L’ouverture proposée par le festival est également en adéquation avec les valeurs fondamentales de la fédération dont notamment la tolérance. C’est aussi montrer qu’une pratique culturelle est facilement accessible : il y a plus de 1000 façons de faire pour pratiquer une activité. Je pense qu’il y a des temps forts à mettre en avant dans le Festival Arts en Fête. Il propose, par exemple, un projet unissant musique et handicap. L’important est de rassembler un maximum de monde ensemble et d’ouvrir des portes. La fête du soir ne sera d’ailleurs pas animée par des professionnels mais sera le résultat d’un projet monté avec les associations ayant participé à la journée.

Nous avons aussi la volonté de mettre en place un espace pour la petite enfance.

LES ACTIVITÉS
Quelle est votre activité de prédilection et comment vous a-t-elle accompagné durant votre vie ?
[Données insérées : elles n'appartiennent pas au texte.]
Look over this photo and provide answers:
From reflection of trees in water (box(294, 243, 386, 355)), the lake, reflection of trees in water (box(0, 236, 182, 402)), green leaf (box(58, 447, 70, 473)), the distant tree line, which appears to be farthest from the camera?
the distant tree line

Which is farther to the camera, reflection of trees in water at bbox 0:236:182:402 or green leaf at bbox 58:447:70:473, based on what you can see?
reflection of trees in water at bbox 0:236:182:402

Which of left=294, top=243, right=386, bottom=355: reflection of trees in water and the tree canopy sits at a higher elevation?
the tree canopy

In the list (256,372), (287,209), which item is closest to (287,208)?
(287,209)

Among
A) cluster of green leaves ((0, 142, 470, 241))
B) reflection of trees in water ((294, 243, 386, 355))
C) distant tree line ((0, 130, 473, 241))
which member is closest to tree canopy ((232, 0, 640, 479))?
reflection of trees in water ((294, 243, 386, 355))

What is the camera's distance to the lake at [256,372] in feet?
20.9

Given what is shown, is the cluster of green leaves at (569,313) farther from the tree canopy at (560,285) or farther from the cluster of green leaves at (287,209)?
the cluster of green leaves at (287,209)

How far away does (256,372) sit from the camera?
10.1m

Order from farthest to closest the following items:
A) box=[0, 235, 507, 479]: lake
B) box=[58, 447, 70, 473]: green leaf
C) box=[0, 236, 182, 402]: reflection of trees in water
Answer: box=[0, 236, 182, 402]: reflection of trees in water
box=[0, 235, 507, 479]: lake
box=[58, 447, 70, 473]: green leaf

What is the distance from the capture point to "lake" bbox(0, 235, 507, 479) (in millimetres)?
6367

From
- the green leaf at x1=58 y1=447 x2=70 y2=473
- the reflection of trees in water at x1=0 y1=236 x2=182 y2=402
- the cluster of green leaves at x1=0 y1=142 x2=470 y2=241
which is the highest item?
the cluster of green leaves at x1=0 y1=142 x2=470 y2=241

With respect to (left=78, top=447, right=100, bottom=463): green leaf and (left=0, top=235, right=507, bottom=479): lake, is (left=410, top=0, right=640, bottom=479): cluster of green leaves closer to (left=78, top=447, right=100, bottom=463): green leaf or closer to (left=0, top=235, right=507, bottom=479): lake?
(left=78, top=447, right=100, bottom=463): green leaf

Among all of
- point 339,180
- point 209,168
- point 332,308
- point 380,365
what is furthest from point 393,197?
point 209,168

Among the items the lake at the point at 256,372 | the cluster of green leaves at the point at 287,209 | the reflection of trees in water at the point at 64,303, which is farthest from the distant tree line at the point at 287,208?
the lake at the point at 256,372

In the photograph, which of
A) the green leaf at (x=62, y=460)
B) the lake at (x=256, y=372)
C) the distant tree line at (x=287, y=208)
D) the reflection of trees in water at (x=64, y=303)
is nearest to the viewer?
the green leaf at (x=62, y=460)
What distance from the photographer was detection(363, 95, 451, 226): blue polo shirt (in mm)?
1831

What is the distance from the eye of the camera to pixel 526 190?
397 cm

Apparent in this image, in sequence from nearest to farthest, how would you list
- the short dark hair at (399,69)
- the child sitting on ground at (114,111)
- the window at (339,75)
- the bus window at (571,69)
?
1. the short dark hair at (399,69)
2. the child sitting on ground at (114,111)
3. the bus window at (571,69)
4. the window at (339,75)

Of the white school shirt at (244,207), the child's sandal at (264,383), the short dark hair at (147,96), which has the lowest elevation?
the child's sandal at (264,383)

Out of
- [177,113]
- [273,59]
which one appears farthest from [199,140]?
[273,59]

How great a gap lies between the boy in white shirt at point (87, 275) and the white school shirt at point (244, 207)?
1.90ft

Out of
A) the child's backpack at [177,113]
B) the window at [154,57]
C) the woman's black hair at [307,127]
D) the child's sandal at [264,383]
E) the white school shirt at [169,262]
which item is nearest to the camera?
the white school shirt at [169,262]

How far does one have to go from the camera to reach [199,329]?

Elle n’est pas finie [NDLR : Rire]. La musique m’apporte beaucoup de satisfaction et me guide. Par son biais, j’ai construit ma vie, mon métier et mon épouse est aussi musicienne. Mes filles le sont aussi, en plus de la danse et de la gymnastique. Le fait de faire la même activité en famille simplifie la vie. Nous nous comprenons un peu mieux et il m’est plus facile de m’investir aussi bien bénévolement que professionnellement.

La musique live change aussi un évènement. Elle lui donne un côté vivant, convivial et positif. Ceci est vrai aussi bien pour les moments heureux que pour les évènements douloureux. Je pense notamment au décès d’un élève dont la cérémonie était très touchante. Ma chorale du collège avait apporté une émotion particulière durant la cérémonie. La musique redonne une part d’humanité et personnalise une manifestation.

Elle est un lien et un fil conducteur. Quel jeune aujourd’hui n’écoute pas de musique ? Et pourtant, il faut remarquer que de moins en moins d’associations musicales existent.

Comment s’illustre-t-elle au sein du Festival Arts en Fête ?

La musique n’est pas mise en avant plus que les autres activités. Le véritable objectif de la manifestation dans sa construction était justement de diversifier les activités, de permettre un partage des arts sans en distinguer certains plus que d’autres. Après, il faut bien reconnaître que la musique apparaît comme un fil conducteur au sein du Festival. Le spectacle du soir, qui se nomme Musique live, mettra notamment en scène une histoire où la musique live n’existe plus au profit de la musique électronique, puis sa réinjection progressive, jusqu’à ce qu’elle devienne le support de tout.

Des remerciements particuliers à Christophe Rougier pour s'être livré avec sincérité sur ses expériences à la FSCF, mais aussi pour son implication et ses projets en faveur du développement des activités culturelles de la fédération.